Lorsque je revins à la mairie, quelques jours après notre inscription, il m’apprit la tentative de débarquement des commandos canadiens à Dieppe. Un immense espoir nous faisait tous délirer, et nous avons cru à un débarquement allié qui annonçait notre libération. Quelle ne fut pas notre déception et notre tristesse d’apprendre le sacrifice inutile de ces soldats canadiens. Nous étions profondément démoralisés.
Quelques jours après ces événements, je me suis rendue à la mairie pour une formalité administrative. L’instituteur, dont les sentiments anti-allemands ne pouvaient faire de doute, me posa quelques questions et me demanda si je voulais travailler pour la Résistance. J’acceptai spontanément, et avec enthousiasme. Il me confia un paquet de tracts et de journaux que je devais distribuer à la tombée de la nuit dans mon village. Ce que je fis scrupuleusement. Tout à coup, je me sentais utile et toute trace d’infériorité que la propagande de Vichy avait instillée en moi et malgré moi avait disparu.
Chapitre IX – Hiver 1942-43
La résistance armée commençait à s’organiser dans cette région du centre de la France, géographiquement propice à l’implantation de maquis.

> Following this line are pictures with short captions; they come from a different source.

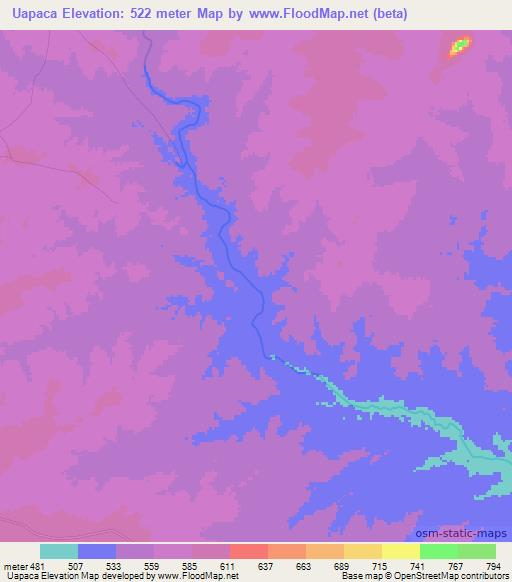 Uapaca,Mozambique Elevation Map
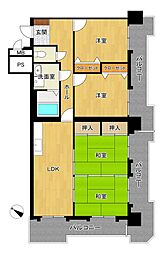 パレス泉ケ丘 4LDKの間取図画像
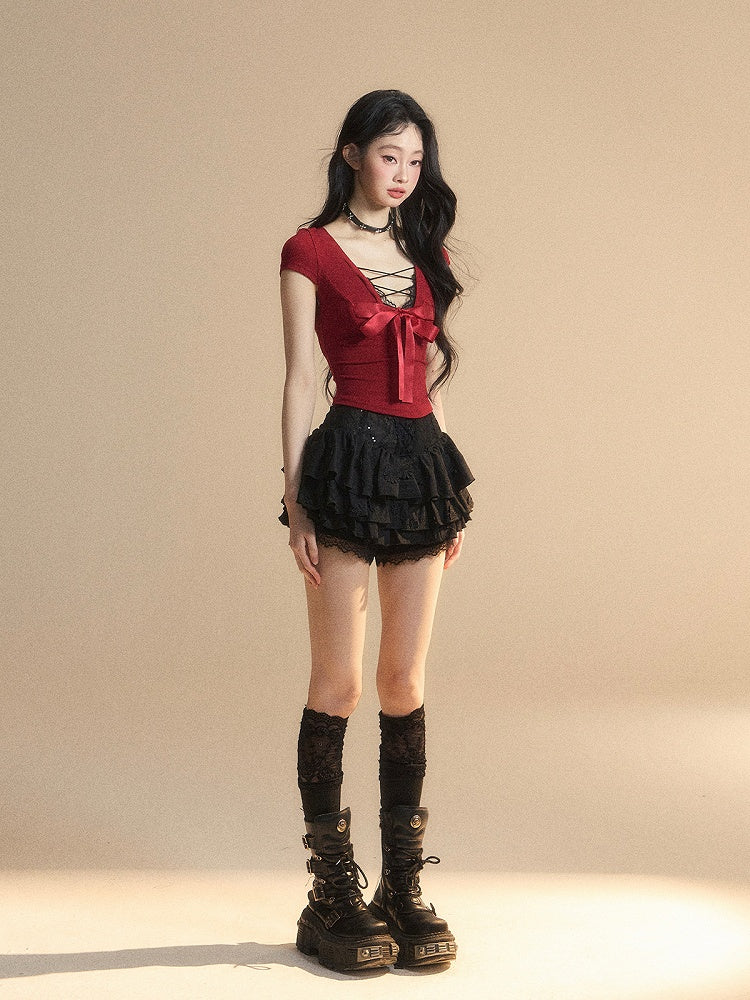 Red Lace Big Bow Slim-fitting Back T-Shirt Trim V-Neck Cutout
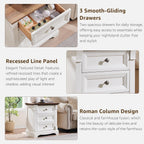 T4TREAM Farmhouse Nightstand Set of 2, 23.6" End Table with 3 Drawers Storage, Wood Side Table w/Roman Column, End Tables Living Room Set of 2, Bedside Cabinet for Bedroom, Living Room, Antique White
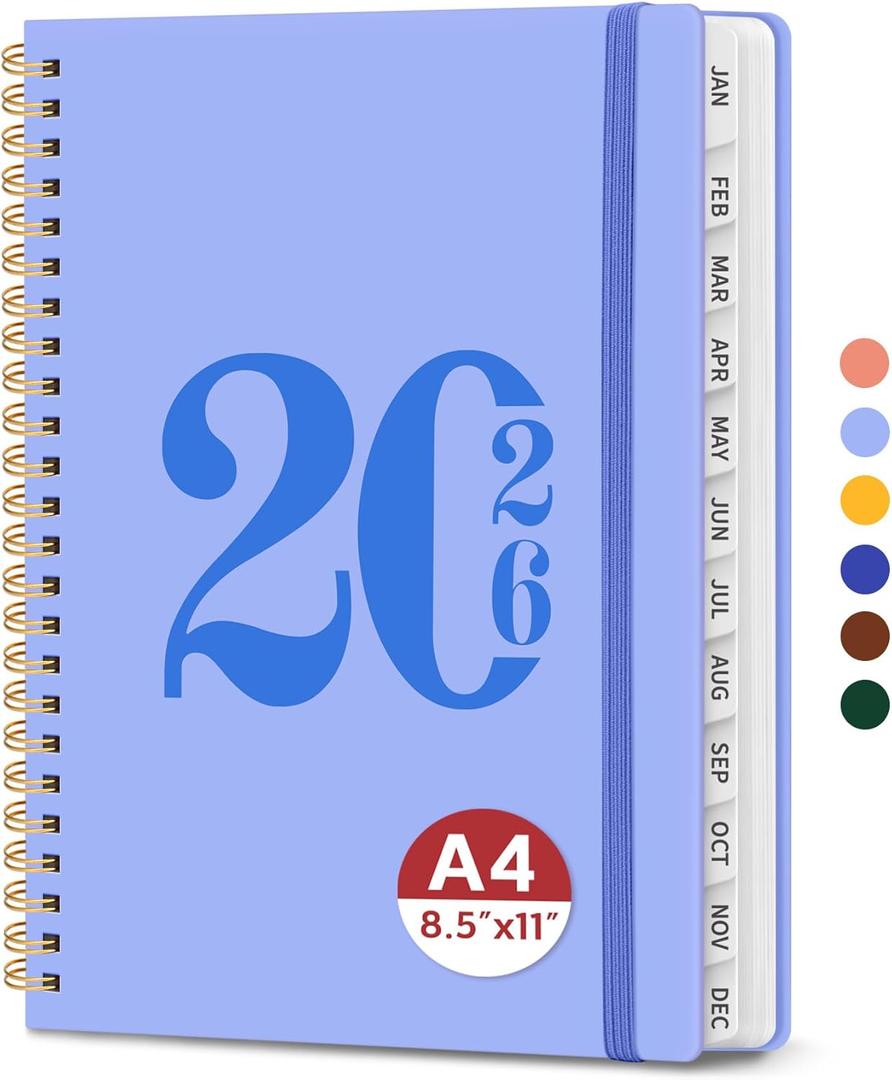 2026 Planner, Weekly and Monthly Calender Planner, Jan 2026 to Dec 2026, Hardcover 2026 Calendar Book with Tabs & Inner Pocket, Office Home School Supplies for Women & Men - A4 (8.5" x 11"), Lavender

Le plateau de Millevaches, quartier général de la 5° région militaire, se situait à une trentaine de kilomètres de la petite ville de Boussac et à une cinquantaine de kilomètres de Limoges.
Dans le département voisin, la Haute-Vienne, le Colonel Guingouin faisait déjà parler de ses exploits de résistant contre Vichy et sa milice. Il fit dérailler de nombreux trains de marchandises en partance pour l’Allemagne contenant du ravitaillement réquisitionné chez les paysans de la région, ainsi que les pneus de l’usine Dunlop, fabriqués à Montluçon.
Après le débarquement américain en Afrique du Nord, le 8 novembre 1942, les troupes allemandes occupèrent la zone libre, soit la France entière, le 11 novembre. Nous étions consternés. Nous retombions dans la nasse nazie !
L’hiver fut interminable. Nos voisins nous invitaient à passer la veillée devant la cheminée où ils nous racontaient des légendes fabuleuses et païennes de leur terroir tout en mangeant les châtaignes que nous allions ramasser dans les châtaigneraies, aux alentours du village. Personne dans le village ne se doutait que les journaux clandestins ainsi que les tracts trouvés dans les boîtes aux lettres au matin étaient ceux que j’allais glisser la nuit. Les discussions et les interrogations sur leur provenance allaient bon train et les commentaires aussi.
Nous avons appris, en écoutant radio Londres, le soulèvement du ghetto de Varsovie, en avril 1943. Nos cœurs palpitaient pour ces juifs que nous savions condamnés à mort à brève échéance. Ils sont morts dans l’honneur au cours de combats héroïques et leur souvenir demeure en nous à jamais.